GIVEN TEXT
Of course, understanding that a thing is socially constructed does not mean resolving it right out of existence. (Blip!) As Rebecca Jordan-Young reminds us (while clearing up some misconceptions about gender theory), things that are socially constructed are nonetheless real. We simply have more access and agency in their construction than most social forces would like you to think. For instance, the English language is socially constructed out of historical encounters between several cultures. The English language is very, very real. But its invention and construction is obvious enough that I can yell a lot about how it is absurd that appellation is a word in English but the verb from whence it is derived is not.
So—the teenager, as we all know from the special edition DVD of Back to the Future, was invented in the 1950s for marketing purposes. But that’s only the label for a phenomenon that had always been with the human species.
by Adilifu Nama
2008 • 200 pages • University of Texas Press
As happy as I am that Star Wars: The Force Awakens seems to be committed to a diverse universe (there’s nary a white dude in the main trio!), I am still infuriated that the production cast Lupita Nyong’o, widely considered an astonishing force of style and beauty (as well as the baby Dazzler of my heart), and covered her up with CGI. And not to play a truly inhuman character who could only be executed with CGI (you can literally do anything; I was campaigning for a sentient black hole), but to play… a humanoid character whose most alien features are a lack of a nose and a long neck.
Covering up actors of color with prosthetics and CGI is, sadly, a trend in speculative fiction films, despite the fact that speculative fiction is an inherently progressive genre. Even my beloved The Lord of the Rings features nearly all of its Maori actors as orcs and Witch Kings. Thor: The Dark World cast Adewale Akinnuoye-Agbaje as Algrim the Strong, a dark elf who then goes on to be transformed into Kurse. Even Zoe Saldana, the inheritor of Uhura, one of the most groundbreaking roles in sf television, gets painted green in Guardians of the Galaxy. There is progress—we will soon see Luke Cage and Black Panther join Heimdall in the Marvel Cinematic Universe—but the conflation of aliens and people of color remains a troubling trend in sf cinema.
Individually, of course, there are always reasons for these choices. I imagine Nyong’o accepted the role because doing motion capture is an exciting and very different way of acting, on top of getting to be in Star Wars. As a white woman who benefits from racial privilege,it’s not my place to speak to that. But I can highlight the larger pattern of seeing, time after time, actors of color asked to play outrageous and othered creatures and ask: why?

TASK REQUIREMENTS
**a)** Write out the passage on pop culture and race above word for word, from "So—the teenager, as" to "a long neck.".
**b)** Write the next part of the passage on pop culture and race above, picking up after its last sentence.

SUPPLIED RECORDS

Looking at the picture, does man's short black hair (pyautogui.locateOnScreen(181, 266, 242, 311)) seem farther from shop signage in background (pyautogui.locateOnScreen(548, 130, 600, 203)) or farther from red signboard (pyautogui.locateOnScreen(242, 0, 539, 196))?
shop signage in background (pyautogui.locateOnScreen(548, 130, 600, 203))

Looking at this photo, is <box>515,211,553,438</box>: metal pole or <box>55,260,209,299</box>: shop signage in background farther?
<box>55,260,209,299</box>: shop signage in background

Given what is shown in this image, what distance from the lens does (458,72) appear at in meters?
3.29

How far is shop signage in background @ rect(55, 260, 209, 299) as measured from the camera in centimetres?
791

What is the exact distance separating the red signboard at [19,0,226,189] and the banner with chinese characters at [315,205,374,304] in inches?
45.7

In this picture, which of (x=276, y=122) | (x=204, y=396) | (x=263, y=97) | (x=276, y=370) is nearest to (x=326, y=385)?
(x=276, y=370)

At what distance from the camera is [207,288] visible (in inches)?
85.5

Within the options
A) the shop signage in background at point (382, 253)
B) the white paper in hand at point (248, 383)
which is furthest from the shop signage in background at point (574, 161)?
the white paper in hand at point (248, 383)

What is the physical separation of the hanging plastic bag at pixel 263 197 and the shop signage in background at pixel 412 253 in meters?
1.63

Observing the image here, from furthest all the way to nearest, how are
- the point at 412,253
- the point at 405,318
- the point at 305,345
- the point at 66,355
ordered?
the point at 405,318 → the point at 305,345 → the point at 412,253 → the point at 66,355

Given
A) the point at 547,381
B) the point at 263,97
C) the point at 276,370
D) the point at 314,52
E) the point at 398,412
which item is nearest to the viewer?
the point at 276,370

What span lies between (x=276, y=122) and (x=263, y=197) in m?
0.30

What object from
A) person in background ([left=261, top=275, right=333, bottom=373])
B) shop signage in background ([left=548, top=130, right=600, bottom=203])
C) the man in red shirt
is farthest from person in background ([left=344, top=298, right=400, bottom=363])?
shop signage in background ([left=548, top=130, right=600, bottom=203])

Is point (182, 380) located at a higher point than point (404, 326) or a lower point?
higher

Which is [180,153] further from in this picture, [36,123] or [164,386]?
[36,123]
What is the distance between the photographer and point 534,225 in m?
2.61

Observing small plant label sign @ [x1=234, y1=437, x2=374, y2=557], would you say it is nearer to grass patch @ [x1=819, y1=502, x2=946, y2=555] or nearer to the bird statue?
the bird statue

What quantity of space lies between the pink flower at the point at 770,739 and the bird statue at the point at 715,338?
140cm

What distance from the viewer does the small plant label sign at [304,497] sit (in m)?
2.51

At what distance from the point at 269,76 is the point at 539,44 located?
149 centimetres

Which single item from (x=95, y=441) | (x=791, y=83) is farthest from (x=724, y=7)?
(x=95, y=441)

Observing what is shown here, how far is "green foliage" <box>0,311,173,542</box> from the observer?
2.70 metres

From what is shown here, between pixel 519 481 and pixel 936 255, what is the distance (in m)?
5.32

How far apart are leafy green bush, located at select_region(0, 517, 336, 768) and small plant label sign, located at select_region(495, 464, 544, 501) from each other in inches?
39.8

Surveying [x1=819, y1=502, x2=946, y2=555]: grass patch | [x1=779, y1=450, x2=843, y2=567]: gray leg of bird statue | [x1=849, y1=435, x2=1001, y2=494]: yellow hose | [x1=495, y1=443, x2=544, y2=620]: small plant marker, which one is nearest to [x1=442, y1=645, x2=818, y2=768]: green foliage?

ANSWERS TO THE EXERCISES
**a)**
So—the teenager, as we all know from the special edition DVD of Back to the Future, was invented in the 1950s for marketing purposes. But that’s only the label for a phenomenon that had always been with the human species.
by Adilifu Nama
2008 • 200 pages • University of Texas Press
As happy as I am that Star Wars: The Force Awakens seems to be committed to a diverse universe (there’s nary a white dude in the main trio!), I am still infuriated that the production cast Lupita Nyong’o, widely considered an astonishing force of style and beauty (as well as the baby Dazzler of my heart), and covered her up with CGI. And not to play a truly inhuman character who could only be executed with CGI (you can literally do anything; I was campaigning for a sentient black hole), but to play… a humanoid character whose most alien features are a lack of a nose and a long neck.

**b)**
Reading the Romance
by Janice Radway
1984 • 274 pages • University of North Carolina Press
In Neil Gaiman and Kazuo Ishiguro’s conversation on genre, Gaiman recalls reading an essay by C.S. Lewis in which Lewis points out that the only people who seem to be unduly concerned with people reading escapist literature sound a lot like jailers. Gaiman is misremembering; it’s a Lewis essay (collected in On Stories), but the anecdote is actually Tolkien’s. Accusations of escapism have plagued the speculative fiction genre since… I’m gonna go with mid-century because we’ve had speculative fiction since the dawn of time. (Of course, nowadays it’s compounded by people complaining about speculative fiction isn’t escapist enough by being remotely inclusive. To quote MD Laclan, “if you think Star Trek is apolitical, I cannot help you.”) In fact, I’m struggling through Lydia Millet’s novel Mermaids in Paradise because the main character, whom I gather I am supposed to sympathize with, finds her husband’s fantasy gaming his only major flaw and expresses disgusted bafflement at his hobby. (She gets better, right? Right?) But speculative fiction is so hot right now, with the cultural ascendency of Marvel, Comic-Con, and the like. DC Studios’ woefully grim output is desperately trying to prove a point that we all already know: sf ain’t just for nerds anymore. (Actually, the secret is that we are all nerds for something in this beautiful life. But don’t tell Sadman.)
While speculative fiction is slowly and unevenly lurching to mainstream acceptance, however, its generic sister romance remains an eternal punching bag, even in the wake of the massively popular Fifty Shades of Grey trilogy. (I always feel like I end up here, in this particular ditch, trying to defend certain parts of the Fifty Shades phenomenon while trying not to toss my cookies at its treatment of consent and implication that all kinksters are psychologically broken. Woof.) It’s a reputation the genre has suffered from ever since it coalesced into a neat marketing category, as we see in Janice Radway’s 1984 exploration of why women read romance, Reading the Romance.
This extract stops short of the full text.